>> BEGIN Records for this task
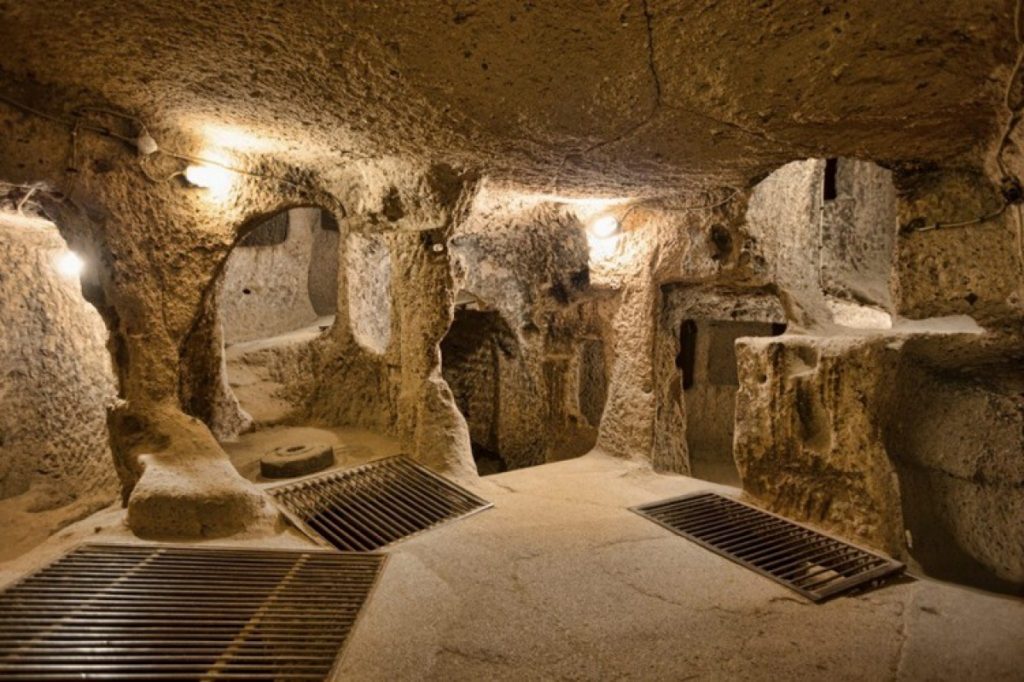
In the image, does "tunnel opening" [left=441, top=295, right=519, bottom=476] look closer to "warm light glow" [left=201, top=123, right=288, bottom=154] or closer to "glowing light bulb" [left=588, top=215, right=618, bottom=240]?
"glowing light bulb" [left=588, top=215, right=618, bottom=240]

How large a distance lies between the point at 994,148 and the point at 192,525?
14.3ft

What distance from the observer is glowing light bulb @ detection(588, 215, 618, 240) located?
17.1ft

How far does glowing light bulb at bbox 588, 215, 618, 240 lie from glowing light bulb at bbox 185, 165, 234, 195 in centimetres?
314

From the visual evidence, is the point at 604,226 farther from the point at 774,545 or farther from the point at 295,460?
the point at 295,460

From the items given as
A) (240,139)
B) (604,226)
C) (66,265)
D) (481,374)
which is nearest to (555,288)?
(604,226)

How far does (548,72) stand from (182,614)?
2799 mm

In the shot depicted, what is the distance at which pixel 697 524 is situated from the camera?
369cm

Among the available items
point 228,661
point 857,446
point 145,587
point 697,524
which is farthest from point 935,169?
point 145,587

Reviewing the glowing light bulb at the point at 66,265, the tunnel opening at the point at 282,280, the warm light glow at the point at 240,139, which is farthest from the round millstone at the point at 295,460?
the glowing light bulb at the point at 66,265

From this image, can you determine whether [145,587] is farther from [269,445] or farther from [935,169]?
[935,169]

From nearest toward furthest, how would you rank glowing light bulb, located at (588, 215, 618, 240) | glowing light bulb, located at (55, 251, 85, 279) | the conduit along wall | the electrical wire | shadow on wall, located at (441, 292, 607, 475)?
the electrical wire, glowing light bulb, located at (588, 215, 618, 240), glowing light bulb, located at (55, 251, 85, 279), shadow on wall, located at (441, 292, 607, 475), the conduit along wall

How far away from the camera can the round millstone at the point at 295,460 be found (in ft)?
14.0

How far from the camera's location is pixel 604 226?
5.26m

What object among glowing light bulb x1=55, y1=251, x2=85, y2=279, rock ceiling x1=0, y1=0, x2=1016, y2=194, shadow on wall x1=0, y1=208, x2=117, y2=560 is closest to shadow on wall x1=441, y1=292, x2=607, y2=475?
rock ceiling x1=0, y1=0, x2=1016, y2=194
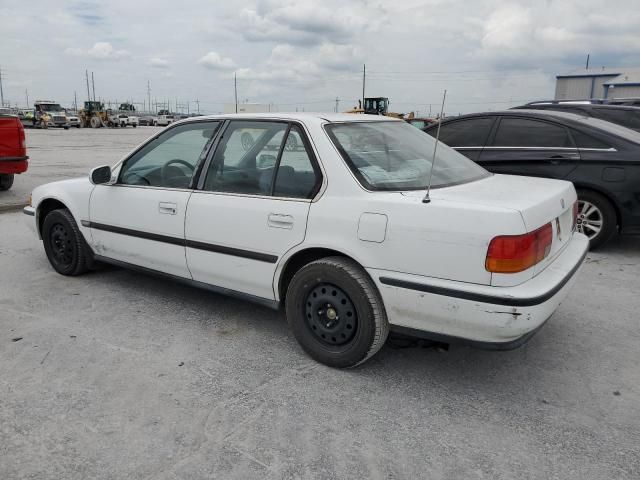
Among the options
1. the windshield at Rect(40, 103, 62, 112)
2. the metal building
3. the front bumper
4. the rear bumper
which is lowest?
the front bumper

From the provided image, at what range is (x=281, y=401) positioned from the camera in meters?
2.84

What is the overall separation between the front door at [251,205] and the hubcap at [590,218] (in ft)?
12.2

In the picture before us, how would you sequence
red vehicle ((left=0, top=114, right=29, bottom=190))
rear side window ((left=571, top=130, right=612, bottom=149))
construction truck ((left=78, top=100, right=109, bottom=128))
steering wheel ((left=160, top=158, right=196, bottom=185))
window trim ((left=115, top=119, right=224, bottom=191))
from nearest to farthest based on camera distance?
window trim ((left=115, top=119, right=224, bottom=191)) < steering wheel ((left=160, top=158, right=196, bottom=185)) < rear side window ((left=571, top=130, right=612, bottom=149)) < red vehicle ((left=0, top=114, right=29, bottom=190)) < construction truck ((left=78, top=100, right=109, bottom=128))

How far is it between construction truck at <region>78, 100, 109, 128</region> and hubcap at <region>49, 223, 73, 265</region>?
46.7 metres

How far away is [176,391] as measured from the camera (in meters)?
2.93

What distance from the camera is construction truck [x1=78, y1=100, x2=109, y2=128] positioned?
1854 inches

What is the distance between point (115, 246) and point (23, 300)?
0.85 metres

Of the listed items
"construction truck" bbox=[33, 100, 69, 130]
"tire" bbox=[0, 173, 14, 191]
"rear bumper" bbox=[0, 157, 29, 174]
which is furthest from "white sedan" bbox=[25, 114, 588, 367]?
"construction truck" bbox=[33, 100, 69, 130]

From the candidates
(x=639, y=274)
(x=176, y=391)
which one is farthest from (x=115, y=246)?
(x=639, y=274)

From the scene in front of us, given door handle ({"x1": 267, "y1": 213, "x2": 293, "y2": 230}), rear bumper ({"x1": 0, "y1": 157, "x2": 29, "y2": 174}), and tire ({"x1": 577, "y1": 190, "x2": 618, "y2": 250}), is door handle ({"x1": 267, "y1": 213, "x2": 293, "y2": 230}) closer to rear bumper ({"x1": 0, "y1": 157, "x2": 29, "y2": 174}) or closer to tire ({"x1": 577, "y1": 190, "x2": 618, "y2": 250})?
tire ({"x1": 577, "y1": 190, "x2": 618, "y2": 250})

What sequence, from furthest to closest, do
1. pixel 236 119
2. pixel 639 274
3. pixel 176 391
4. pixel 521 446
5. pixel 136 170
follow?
pixel 639 274
pixel 136 170
pixel 236 119
pixel 176 391
pixel 521 446

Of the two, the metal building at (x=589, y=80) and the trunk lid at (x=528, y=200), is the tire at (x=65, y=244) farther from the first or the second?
the metal building at (x=589, y=80)

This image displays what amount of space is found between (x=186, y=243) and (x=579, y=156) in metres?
4.19

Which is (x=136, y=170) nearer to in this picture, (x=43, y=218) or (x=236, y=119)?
(x=236, y=119)
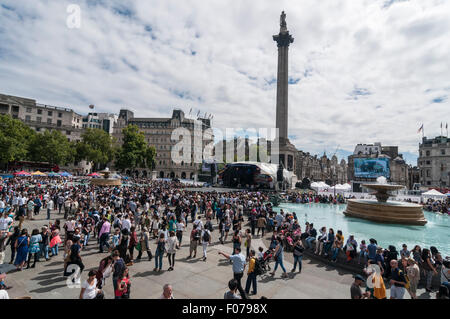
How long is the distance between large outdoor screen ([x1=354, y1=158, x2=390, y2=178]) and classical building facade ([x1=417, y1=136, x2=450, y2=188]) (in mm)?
28463

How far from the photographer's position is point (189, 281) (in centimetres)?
782

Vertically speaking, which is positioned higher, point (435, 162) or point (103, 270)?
point (435, 162)

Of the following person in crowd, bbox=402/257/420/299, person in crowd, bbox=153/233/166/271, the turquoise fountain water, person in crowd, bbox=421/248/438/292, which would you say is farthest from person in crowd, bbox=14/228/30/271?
the turquoise fountain water

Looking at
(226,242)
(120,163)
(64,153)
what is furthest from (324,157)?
(226,242)

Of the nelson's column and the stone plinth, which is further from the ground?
the nelson's column

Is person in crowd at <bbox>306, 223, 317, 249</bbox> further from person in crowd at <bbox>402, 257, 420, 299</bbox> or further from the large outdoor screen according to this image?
the large outdoor screen

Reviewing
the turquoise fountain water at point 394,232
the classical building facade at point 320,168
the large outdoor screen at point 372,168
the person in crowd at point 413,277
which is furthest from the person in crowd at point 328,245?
the classical building facade at point 320,168

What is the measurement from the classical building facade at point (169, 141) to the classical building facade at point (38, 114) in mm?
16999

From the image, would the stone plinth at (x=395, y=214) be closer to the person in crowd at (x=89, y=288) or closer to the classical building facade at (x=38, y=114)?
the person in crowd at (x=89, y=288)

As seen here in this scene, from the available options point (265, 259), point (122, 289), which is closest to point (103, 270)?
point (122, 289)

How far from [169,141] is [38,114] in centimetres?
4081

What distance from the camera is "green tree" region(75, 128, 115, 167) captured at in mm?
66000

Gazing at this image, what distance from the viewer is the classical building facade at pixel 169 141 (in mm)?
87625

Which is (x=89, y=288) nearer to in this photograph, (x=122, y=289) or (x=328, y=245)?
(x=122, y=289)
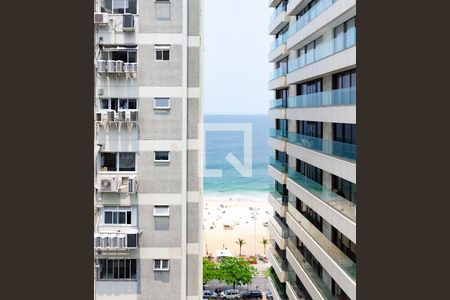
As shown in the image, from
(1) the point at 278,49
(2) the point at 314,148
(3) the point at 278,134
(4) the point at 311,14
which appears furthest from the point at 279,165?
(4) the point at 311,14

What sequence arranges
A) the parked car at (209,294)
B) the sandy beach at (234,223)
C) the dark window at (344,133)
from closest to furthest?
the dark window at (344,133), the parked car at (209,294), the sandy beach at (234,223)

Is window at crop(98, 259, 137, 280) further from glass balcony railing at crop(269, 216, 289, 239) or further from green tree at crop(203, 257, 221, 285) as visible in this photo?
green tree at crop(203, 257, 221, 285)

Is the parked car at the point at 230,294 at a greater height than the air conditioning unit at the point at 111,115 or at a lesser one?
lesser

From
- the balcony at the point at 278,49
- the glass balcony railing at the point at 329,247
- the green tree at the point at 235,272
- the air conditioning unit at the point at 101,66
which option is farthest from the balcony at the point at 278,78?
the green tree at the point at 235,272

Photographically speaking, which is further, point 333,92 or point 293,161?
point 293,161

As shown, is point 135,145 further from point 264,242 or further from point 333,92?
point 264,242

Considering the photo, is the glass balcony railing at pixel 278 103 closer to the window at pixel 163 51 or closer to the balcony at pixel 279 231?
the balcony at pixel 279 231

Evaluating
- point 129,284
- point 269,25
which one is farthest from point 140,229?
point 269,25
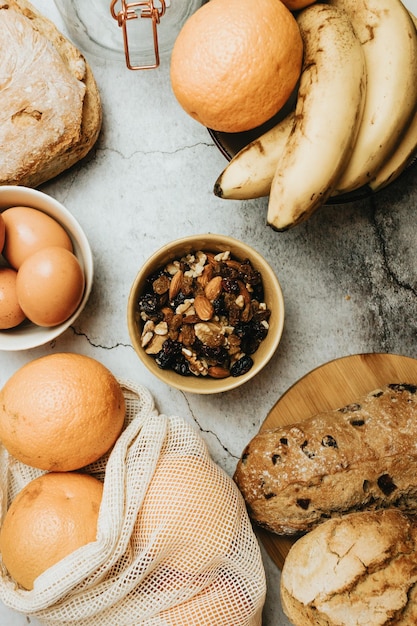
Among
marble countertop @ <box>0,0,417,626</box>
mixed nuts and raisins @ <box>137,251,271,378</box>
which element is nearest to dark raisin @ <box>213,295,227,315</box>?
mixed nuts and raisins @ <box>137,251,271,378</box>

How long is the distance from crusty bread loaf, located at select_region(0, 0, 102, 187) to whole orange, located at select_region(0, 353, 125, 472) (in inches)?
13.5

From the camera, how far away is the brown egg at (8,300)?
95 cm

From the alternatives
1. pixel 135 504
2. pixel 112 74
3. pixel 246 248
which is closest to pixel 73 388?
pixel 135 504

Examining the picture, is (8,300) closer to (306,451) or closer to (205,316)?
(205,316)

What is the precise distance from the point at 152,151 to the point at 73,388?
47cm

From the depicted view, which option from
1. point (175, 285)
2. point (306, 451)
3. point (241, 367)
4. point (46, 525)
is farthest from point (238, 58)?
point (46, 525)

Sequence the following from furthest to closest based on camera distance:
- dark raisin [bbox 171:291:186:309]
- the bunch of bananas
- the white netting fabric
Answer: dark raisin [bbox 171:291:186:309], the white netting fabric, the bunch of bananas

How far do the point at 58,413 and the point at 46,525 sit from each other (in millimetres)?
158

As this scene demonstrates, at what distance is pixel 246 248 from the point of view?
0.99 metres

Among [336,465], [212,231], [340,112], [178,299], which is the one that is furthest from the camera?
[212,231]

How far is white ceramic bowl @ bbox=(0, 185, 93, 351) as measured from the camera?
982 mm

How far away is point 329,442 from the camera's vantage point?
0.93m

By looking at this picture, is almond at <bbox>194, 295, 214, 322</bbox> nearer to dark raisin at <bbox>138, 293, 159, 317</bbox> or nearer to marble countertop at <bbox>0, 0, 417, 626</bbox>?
dark raisin at <bbox>138, 293, 159, 317</bbox>

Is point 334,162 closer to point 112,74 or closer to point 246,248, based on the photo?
point 246,248
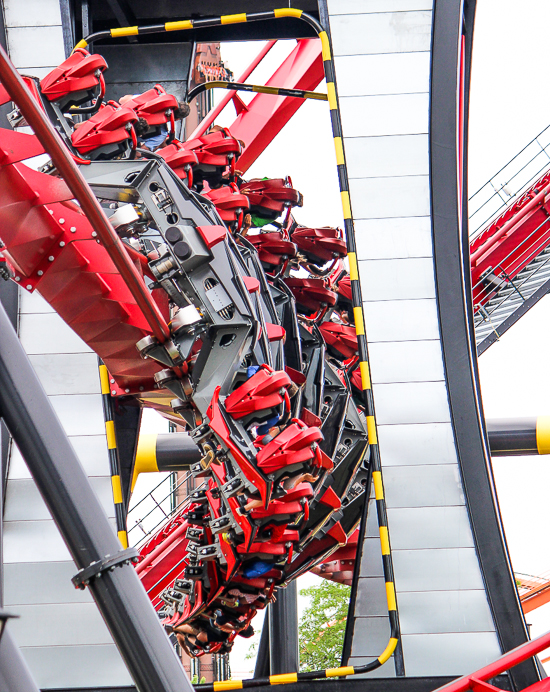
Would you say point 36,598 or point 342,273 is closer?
point 36,598

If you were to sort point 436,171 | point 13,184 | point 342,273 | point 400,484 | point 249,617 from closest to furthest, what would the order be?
point 13,184, point 249,617, point 400,484, point 436,171, point 342,273

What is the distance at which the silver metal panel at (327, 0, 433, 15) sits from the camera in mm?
7664

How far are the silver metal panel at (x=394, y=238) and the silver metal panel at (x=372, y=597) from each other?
104 inches

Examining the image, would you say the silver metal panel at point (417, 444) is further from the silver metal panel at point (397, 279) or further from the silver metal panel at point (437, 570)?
the silver metal panel at point (397, 279)

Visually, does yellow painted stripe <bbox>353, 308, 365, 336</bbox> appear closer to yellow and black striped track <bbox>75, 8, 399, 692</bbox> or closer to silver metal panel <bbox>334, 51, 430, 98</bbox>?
Result: yellow and black striped track <bbox>75, 8, 399, 692</bbox>

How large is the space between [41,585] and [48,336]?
2.02 m

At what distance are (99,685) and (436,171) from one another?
492 centimetres

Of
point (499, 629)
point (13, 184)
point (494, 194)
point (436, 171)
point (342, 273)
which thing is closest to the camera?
point (13, 184)

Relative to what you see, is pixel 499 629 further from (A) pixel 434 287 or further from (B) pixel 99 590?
Result: (B) pixel 99 590

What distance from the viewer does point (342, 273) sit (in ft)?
27.9

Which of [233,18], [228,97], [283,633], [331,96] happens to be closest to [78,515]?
[331,96]

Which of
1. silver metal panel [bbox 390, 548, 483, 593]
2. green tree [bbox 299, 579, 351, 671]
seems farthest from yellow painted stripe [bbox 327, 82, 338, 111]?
>> END Records for this task
» **Task instructions**: Give back exactly the lines from the one containing "How large is" to the end of the material, both ends included.

» **Complete response**:
How large is the space between [41,585] and [48,336]?
2.02 m

At what distance are (99,685) and (436,171) from one another?
492 centimetres

Of
point (499, 629)
point (13, 184)
point (494, 194)
point (436, 171)
point (342, 273)
which thing is closest to the camera?
point (13, 184)

Relative to what you see, is pixel 499 629 further from (A) pixel 434 287 or further from (B) pixel 99 590?
Result: (B) pixel 99 590

What distance from the viewer does point (342, 273) sit (in ft)?
27.9

Which of [233,18], [228,97], [283,633], [331,96] happens to be closest to [78,515]?
[331,96]

Which of
1. silver metal panel [bbox 390, 548, 483, 593]
2. green tree [bbox 299, 579, 351, 671]
seems farthest from yellow painted stripe [bbox 327, 82, 338, 111]?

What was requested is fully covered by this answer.